EXERCISE DETAILS: Arrange every line of the dataset rows below into a Markdown table with the columns "No." and "Line", numbering each line and skipping any blank ones.

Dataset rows

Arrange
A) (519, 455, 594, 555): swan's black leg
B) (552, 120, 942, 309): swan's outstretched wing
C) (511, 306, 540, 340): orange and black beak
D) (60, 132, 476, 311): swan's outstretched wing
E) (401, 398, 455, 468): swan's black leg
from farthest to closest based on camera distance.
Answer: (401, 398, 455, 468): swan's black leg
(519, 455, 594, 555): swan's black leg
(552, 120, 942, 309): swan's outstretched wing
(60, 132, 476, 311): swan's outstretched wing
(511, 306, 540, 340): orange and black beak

TASK ANSWER:
| No. | Line |
|---|---|
| 1 | Arrange |
| 2 | A) (519, 455, 594, 555): swan's black leg |
| 3 | B) (552, 120, 942, 309): swan's outstretched wing |
| 4 | C) (511, 306, 540, 340): orange and black beak |
| 5 | D) (60, 132, 476, 311): swan's outstretched wing |
| 6 | E) (401, 398, 455, 468): swan's black leg |
| 7 | from farthest to closest based on camera distance. |
| 8 | Answer: (401, 398, 455, 468): swan's black leg |
| 9 | (519, 455, 594, 555): swan's black leg |
| 10 | (552, 120, 942, 309): swan's outstretched wing |
| 11 | (60, 132, 476, 311): swan's outstretched wing |
| 12 | (511, 306, 540, 340): orange and black beak |